[What you are asked to do]: Reproduce the listing below verbatim, leaving out the pictures.
== Materials provided
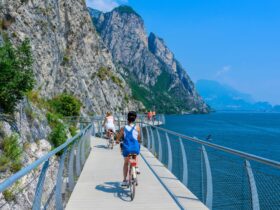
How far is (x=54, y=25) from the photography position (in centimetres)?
5303

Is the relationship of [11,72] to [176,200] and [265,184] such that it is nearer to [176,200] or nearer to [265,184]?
[176,200]

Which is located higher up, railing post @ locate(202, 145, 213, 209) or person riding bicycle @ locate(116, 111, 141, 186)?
person riding bicycle @ locate(116, 111, 141, 186)

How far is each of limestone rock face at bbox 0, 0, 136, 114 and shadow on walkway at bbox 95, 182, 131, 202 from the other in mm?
28411

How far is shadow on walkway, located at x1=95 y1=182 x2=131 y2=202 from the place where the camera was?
8.18 m

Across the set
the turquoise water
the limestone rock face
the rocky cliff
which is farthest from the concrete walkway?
====
[Complete answer]:
How far is (x=54, y=25) from the photography position (in centimetres)?
5303

Is the relationship of [11,72] to [176,200] and [265,184] such that it is nearer to [176,200] or nearer to [265,184]?
[176,200]

Which is located higher up, railing post @ locate(202, 145, 213, 209) or person riding bicycle @ locate(116, 111, 141, 186)?
person riding bicycle @ locate(116, 111, 141, 186)

How far is each of limestone rock face at bbox 0, 0, 136, 114 and shadow on walkway at bbox 95, 182, 131, 202 from the other in mm?
28411

How far is shadow on walkway, located at x1=95 y1=182 x2=131 y2=202 from the place where the camera was?
8.18 m

Across the set
the turquoise water
the limestone rock face
the rocky cliff
which is farthest from the concrete walkway?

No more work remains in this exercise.